Signed, Sealed, Delivered - I'm Yours! The Governor of New Zealand, the Earl of Liverpool, prepares to read the message from the King-Emperor, George V, which officially signalled this country's participation in the First World War. A conflict that would, ultimately, claim the lives of 18,000 young New Zealanders.
HOW DO YOU THINK New Zealand went to war in August 1914? No, this is not an operational question about military units, points of embarkation and troop carriers. What’s being asked here is a constitutional question. Essentially, by what process were New Zealanders impelled into a state of war?
Did Parliament declare war on Germany? Were the ties of empire invoked? Was the German Emperor’s dismissal of Belgium’s 1839 Treaty of Neutrality as a mere “scrap of paper” held up by the then Prime Minister, Bill Massey, as an indisputable casus belli – cause for war? Were the Members of New Zealand’s Legislative Council and House of Representatives enjoined to stand by their King-Emperor and commit the Dominion’s armed forces to helping Britannia put Germany’s upstart Kaiser back in his box?
Massey’s conservative Reform Party would certainly have voted for war. But what about the Opposition? Would the Liberal Party leader, Joseph Ward, have dared oppose Britain, France and Russia’s war with Germany? Not likely. With an election looming in December, Ward would, almost certainly, have thought it better to play the “national unity” card.
After all, the Liberal Party had not been defeated at the ballot-box. Bill Massey was Prime Minister only because, two years earlier, he had managed to carry a Vote of No Confidence against Ward’s predecessor. Reform was desperate for a popular mandate – especially after the divisive events of 1912-13.

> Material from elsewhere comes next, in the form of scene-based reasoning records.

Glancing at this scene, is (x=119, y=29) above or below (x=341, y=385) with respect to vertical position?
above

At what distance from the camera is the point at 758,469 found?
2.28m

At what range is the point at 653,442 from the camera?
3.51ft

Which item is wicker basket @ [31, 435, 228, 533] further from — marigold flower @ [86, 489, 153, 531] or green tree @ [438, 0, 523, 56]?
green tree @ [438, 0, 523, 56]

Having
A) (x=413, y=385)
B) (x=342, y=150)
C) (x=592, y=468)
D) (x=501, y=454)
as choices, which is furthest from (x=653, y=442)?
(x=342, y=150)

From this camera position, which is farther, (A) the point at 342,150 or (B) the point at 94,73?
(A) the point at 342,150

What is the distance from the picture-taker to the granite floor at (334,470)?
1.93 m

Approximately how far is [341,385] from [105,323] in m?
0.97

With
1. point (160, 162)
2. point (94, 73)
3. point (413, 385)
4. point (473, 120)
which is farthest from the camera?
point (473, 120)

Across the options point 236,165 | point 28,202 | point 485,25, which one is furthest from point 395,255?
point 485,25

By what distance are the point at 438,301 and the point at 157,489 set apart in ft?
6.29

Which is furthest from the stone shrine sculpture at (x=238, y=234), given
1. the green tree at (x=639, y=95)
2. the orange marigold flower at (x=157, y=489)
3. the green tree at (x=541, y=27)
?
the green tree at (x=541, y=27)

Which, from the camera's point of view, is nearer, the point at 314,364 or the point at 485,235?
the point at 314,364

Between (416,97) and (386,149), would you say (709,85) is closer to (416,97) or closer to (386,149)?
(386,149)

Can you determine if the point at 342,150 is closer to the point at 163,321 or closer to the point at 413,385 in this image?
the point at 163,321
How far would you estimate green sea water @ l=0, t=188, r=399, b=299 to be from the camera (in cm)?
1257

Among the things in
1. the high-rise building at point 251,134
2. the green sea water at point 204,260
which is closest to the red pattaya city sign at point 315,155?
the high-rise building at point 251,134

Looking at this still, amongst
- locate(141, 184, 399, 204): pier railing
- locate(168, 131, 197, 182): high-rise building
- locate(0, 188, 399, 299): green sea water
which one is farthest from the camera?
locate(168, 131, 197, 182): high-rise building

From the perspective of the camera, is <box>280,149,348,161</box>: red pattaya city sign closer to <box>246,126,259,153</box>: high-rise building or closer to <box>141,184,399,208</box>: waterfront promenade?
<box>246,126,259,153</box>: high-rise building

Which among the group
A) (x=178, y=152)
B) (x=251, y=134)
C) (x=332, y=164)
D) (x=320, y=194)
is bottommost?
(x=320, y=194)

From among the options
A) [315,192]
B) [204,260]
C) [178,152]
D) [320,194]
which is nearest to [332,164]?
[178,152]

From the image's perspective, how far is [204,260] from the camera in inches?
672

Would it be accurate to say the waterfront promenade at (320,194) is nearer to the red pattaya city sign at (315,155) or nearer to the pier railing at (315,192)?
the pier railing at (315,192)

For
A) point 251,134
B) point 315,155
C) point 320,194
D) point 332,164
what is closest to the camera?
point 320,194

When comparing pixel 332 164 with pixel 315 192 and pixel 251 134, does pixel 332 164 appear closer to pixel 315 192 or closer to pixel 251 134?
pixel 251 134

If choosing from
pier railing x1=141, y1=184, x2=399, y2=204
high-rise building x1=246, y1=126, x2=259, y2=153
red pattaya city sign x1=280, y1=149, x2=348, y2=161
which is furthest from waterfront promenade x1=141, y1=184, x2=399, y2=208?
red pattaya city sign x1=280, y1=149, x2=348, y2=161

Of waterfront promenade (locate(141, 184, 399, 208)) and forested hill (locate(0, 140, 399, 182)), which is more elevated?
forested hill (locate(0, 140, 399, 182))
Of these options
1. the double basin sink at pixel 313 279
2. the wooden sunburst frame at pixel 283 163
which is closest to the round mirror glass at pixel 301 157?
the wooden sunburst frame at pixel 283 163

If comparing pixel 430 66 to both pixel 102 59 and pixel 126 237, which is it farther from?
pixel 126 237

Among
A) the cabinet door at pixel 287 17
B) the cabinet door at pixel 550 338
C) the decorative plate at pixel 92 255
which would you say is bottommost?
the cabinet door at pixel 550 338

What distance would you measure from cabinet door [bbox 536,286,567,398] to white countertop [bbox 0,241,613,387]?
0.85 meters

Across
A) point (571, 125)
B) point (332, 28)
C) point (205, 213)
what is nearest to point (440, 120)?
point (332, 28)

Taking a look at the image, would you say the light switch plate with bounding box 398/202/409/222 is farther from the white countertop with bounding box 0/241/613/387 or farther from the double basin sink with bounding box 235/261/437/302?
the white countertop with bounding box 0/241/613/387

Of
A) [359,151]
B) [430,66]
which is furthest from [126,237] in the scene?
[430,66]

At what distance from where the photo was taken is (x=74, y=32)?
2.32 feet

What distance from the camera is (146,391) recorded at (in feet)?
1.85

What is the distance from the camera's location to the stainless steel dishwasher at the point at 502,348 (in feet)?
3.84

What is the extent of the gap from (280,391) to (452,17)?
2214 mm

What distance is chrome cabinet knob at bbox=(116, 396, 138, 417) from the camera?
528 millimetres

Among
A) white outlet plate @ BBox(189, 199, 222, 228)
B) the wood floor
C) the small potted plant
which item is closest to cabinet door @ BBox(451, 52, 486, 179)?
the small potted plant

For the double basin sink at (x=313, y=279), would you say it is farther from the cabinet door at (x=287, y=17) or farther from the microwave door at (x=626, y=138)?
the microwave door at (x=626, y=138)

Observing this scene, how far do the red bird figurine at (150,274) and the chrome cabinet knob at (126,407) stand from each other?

Which is why, on the question of whether or not to join Mr Asquith’s War, Ward would undoubtedly have thought it best to allow no daylight at all between his own party’s position and the Government’s. (And it very nearly worked: the 1914 General Election, which Massey won, was one of the closest in New Zealand’s political history.)
But the Liberals were not the only occupants of the Opposition Benches in August 1914. Alfred Hindmarsh’s United Labour Party had two votes to cast – as did the new, more left-wing, Social Democrats. What would Paddy Webb, the firebrand socialist from the West Coast seat of Grey, have to say about New Zealand joining an imperialist war? And James McCombs, the SDP Member for Lyttelton? Why would a left-wing intellectual, and the newly-elected representative of Lyttelton’s working-class, vote for a war between Kings and Kaisers?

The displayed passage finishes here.